Both countries still have serious problems: India has poor roads and insufficient water and electricity supplies, policy paralysis all of which could thwart its development; China has massive bad bank loans that will have to be accounted for. The contrasting ways in which China and India are developing, manufacturing vs services, prompt debate about whether one country has a better approach to economic development and will eventually emerge as the stronger.

But can service-led growth be sustained?
Service-led growth is sustainable because the globalization of services is just the tip of the iceberg. Services are the largest sector in the world, accounting for more than 70% of global output. The service revolution has altered the characteristics of services. Services can now be produced and exported at low cost. The old idea of services being non-transportable, non-tradable, and non-scalable no longer holds for a range of modern impersonal services. Developing countries can sustain service-led growth as there is a huge room for catch up and convergence.

The Services Revolution could upset three long-held tenets of economic development. First, services have long been thought to be driven by domestic demand. They could not by themselves drive growth, but instead followed growth. In the classical treatment of services, any attempt to expand the volume of services production beyond the limits of domestic demand would quickly lead to deterioration in the price of services, hence a reduction in profitability, and hence the impulse towards expanded production would be choked off.

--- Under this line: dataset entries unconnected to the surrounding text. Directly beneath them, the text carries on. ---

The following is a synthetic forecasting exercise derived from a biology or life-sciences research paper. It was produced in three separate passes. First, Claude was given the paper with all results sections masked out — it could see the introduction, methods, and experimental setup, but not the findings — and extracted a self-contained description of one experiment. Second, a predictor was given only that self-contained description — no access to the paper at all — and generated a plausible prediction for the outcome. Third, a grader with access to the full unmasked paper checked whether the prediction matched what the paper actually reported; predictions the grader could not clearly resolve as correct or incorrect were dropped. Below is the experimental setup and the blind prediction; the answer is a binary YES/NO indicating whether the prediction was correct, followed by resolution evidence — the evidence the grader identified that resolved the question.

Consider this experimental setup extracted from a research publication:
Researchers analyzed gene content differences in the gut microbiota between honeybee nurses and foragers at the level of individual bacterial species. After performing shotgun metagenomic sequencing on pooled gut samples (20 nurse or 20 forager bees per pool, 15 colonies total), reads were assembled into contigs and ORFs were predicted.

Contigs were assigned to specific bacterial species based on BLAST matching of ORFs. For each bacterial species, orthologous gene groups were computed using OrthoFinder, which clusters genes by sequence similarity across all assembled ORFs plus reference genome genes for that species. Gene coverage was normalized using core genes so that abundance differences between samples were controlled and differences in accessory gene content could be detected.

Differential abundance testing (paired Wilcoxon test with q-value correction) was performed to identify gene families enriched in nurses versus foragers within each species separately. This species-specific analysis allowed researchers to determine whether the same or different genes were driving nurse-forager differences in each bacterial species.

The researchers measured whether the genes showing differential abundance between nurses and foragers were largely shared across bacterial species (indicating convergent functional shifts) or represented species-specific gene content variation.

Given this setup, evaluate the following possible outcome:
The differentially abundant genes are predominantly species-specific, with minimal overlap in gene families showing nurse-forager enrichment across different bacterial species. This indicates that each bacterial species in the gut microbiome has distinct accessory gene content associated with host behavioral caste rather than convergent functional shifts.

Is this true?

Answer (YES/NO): NO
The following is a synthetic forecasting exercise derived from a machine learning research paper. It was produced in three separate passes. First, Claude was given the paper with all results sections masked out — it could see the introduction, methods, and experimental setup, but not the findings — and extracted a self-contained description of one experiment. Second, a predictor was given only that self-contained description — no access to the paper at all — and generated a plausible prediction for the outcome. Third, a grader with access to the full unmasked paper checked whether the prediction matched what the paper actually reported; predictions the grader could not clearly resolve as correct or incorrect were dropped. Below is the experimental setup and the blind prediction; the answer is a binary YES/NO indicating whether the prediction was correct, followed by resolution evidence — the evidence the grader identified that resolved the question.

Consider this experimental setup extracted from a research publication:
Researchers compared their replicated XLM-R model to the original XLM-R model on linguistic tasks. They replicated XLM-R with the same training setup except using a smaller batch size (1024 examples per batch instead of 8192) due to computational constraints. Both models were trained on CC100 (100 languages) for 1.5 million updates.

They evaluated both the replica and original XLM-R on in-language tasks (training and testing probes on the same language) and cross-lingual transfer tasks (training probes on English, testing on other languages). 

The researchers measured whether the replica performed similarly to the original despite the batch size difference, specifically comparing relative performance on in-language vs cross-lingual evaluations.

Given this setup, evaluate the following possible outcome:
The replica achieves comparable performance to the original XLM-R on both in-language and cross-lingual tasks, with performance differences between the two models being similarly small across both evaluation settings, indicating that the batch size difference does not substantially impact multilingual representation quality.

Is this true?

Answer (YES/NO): NO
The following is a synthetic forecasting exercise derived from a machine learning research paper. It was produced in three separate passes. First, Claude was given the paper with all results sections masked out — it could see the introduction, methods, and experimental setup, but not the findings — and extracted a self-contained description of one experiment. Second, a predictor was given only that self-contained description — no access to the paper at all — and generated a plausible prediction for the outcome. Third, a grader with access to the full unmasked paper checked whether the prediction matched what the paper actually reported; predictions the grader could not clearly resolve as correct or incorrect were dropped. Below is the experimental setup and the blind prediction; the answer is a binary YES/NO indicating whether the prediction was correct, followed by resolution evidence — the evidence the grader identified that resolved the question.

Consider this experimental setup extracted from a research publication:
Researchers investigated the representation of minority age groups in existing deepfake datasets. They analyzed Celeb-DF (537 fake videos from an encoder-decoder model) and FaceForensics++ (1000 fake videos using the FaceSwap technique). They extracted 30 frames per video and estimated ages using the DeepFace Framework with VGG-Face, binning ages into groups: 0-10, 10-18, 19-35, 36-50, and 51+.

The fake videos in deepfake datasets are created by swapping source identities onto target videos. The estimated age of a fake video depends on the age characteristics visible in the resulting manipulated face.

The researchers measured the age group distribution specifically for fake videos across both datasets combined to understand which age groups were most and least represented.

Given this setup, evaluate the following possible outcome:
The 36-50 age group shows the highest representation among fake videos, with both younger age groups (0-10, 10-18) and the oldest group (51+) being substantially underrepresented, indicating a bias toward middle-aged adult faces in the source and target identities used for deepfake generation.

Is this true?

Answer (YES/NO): NO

Second, services in developing countries were considered to have lower productivity and lower productivity growth than industry. As economies became more service oriented, their growth would slow. For rich countries, with high demand for various services, the slowdown in growth was an acceptable consequence of the higher welfare that could be achieved by a switch towards services. But for developing countries such a trade-off was thought to be inappropriate.

Third, services jobs in developing countries were thought of as menial, and for the most part poorly paid, especially for low skilled workers. As such, service jobs could not be an effective pathway out of poverty.

Future Prospects
India’s development experience offers hope to late-comers to development in Africa as of now. The marginalization of Africa during a period when China and other East Asian countries grew rapidly has led some to wonder if late-comers to development like Africa are doomed to failure. The process of globalization in the late 20th century led to a strong divergence of incomes between those who industrialized and broke into global markets. It seemed as if the bottom billion would have to wait their turn for development, until the giant industrialisers like China became rich and uncompetitive in labour-intensive manufacturing.

While both countries have grown in different ways, future prospects wise, China stands better as manufacturing is a capital intensive and is not easily replaceable & is time consuming.

In comparison, services sector on which India’s growth has been primarily dependent and is comparatively easily replaceable. Also, the primary reason for growth of services sector in India is due to availability of:
  • Cheap labour
  • Skilled labour & knowledge
  • Large scale operations
However, these are not limitations and can be manageable. And with internal issues within developed countries against outsourcing and also other third world countries like Taiwan, Vietnam also growing and offering cheaper options than India, it shall be a struggle for India to sustain its growth. The earlier India realizes this and works towards alternatives for growth and not relying overtly on developed countries for its growth, the better it shall be.